= Task goal =
Could you transcribe each of the rows below character for character, leaving the pictures out of your answer?

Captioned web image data
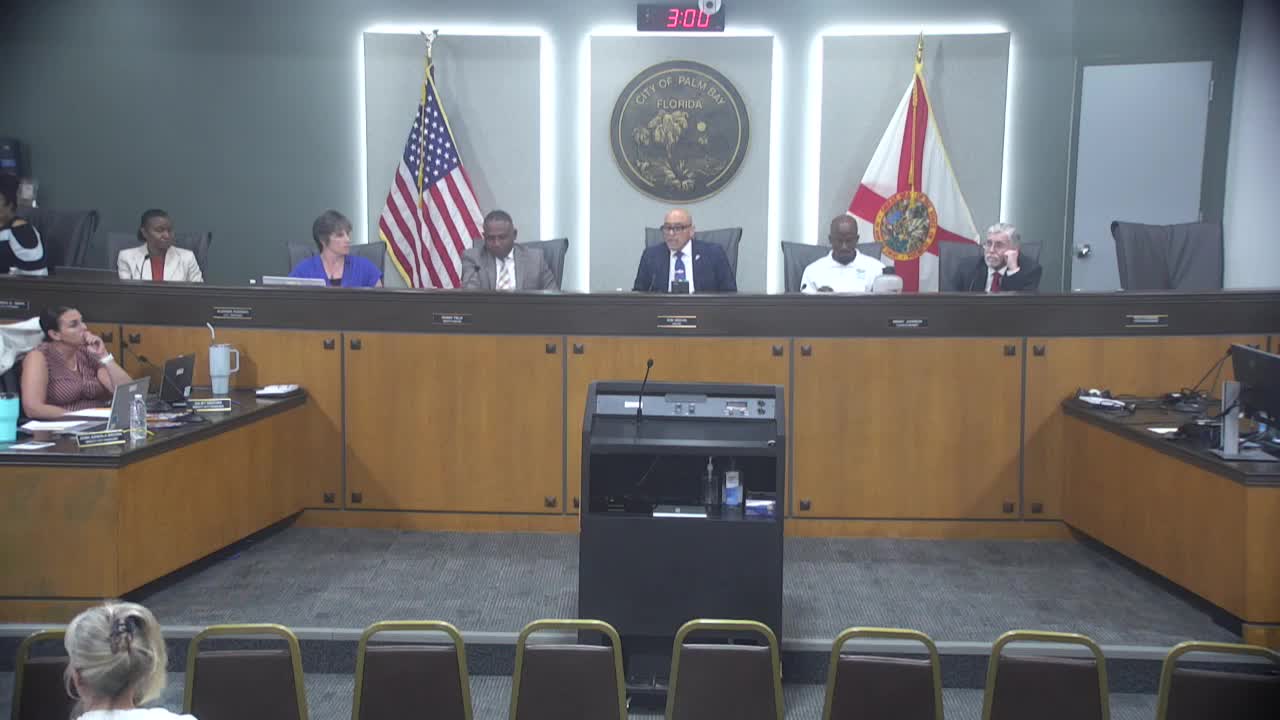 City Council Faces Tough Questions on Development and Safety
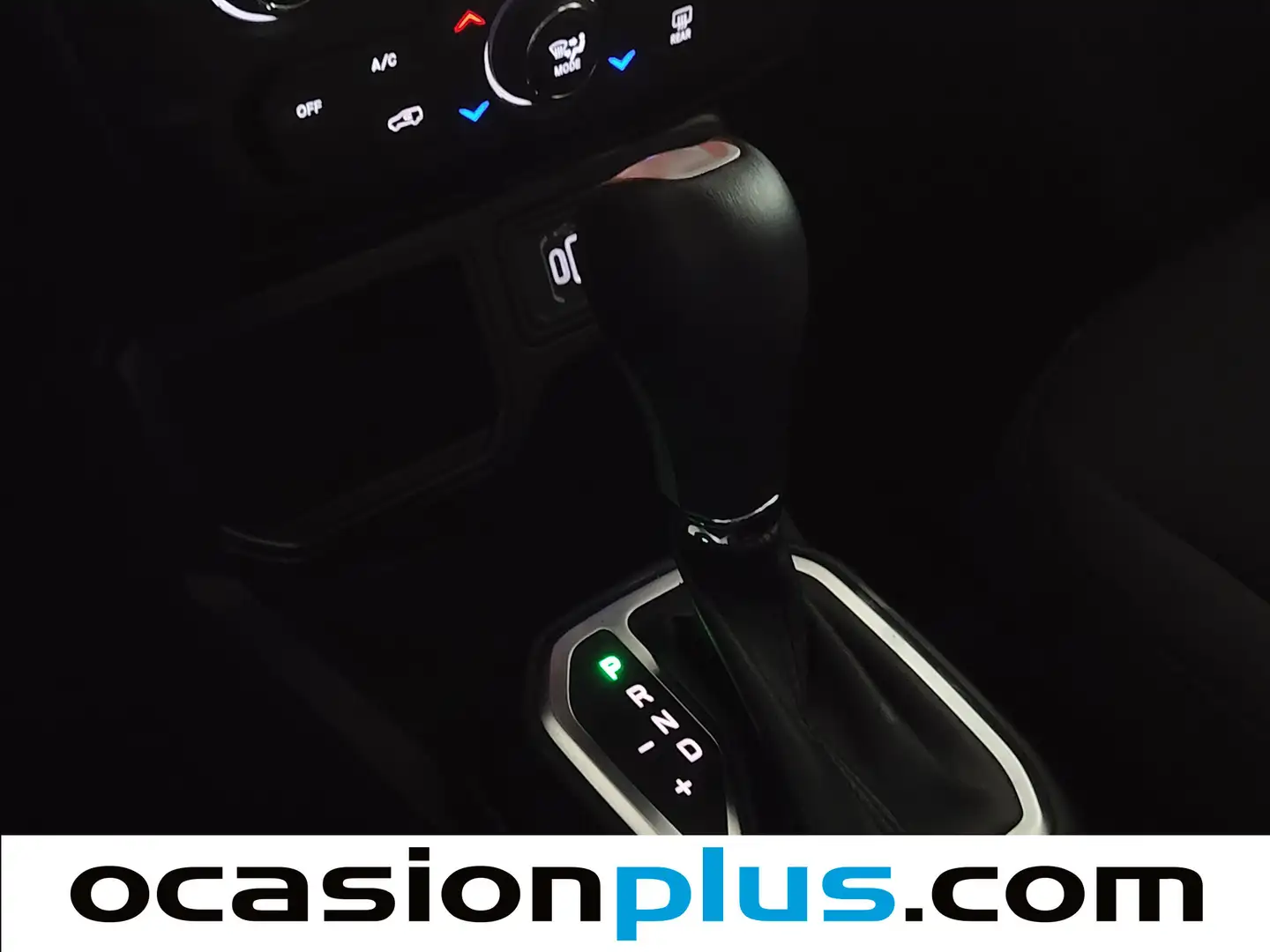 Foto Jeep Renegade Jeep Renegade 1.5 Altitude DCT (130 CV)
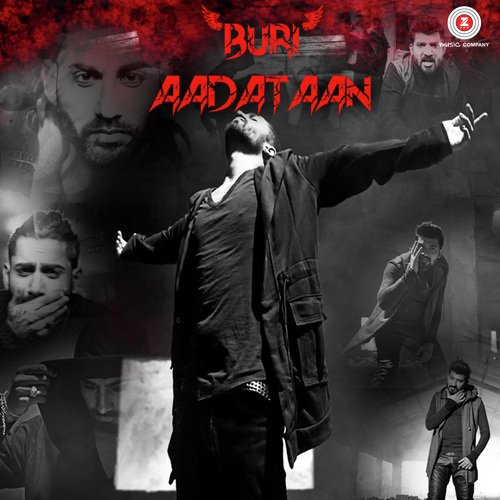 Buri Aadataan by Misterai - Download on PagalFree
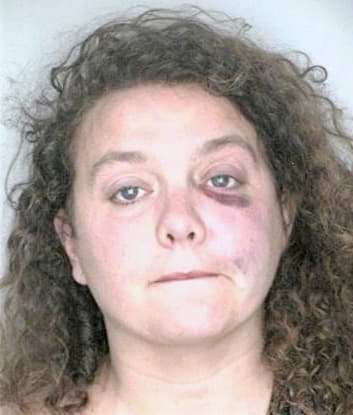 Shipp Carolyn - Hillsborough County, FL 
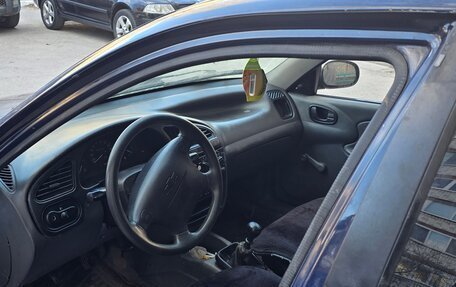 Chevrolet Lanos I, 2008 год, 60 000 рублей, 1 фотография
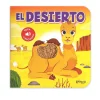 Toca y escucha: El desierto< Hot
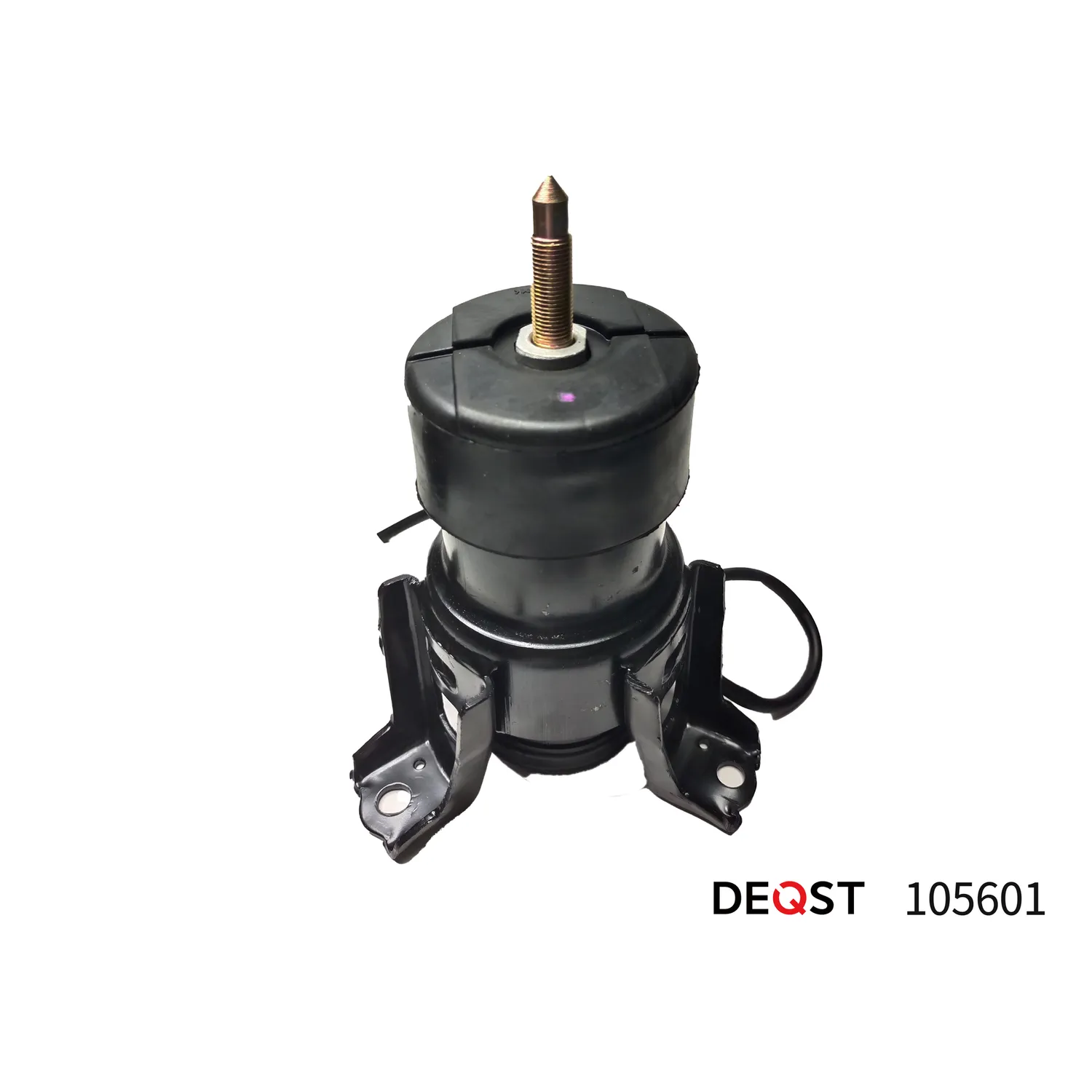 Опора двигателя задняя NISSAN TEANA II (J32) 08- DEQST 105601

= Result of this task =
 City Council Faces Tough Questions on Development and Safety
 Foto Jeep Renegade Jeep Renegade 1.5 Altitude DCT (130 CV)
 Buri Aadataan by Misterai - Download on PagalFree
 Shipp Carolyn - Hillsborough County, FL 
 Chevrolet Lanos I, 2008 год, 60 000 рублей, 1 фотография
 Toca y escucha: El desierto< Hot
 Опора двигателя задняя NISSAN TEANA II (J32) 08- DEQST 105601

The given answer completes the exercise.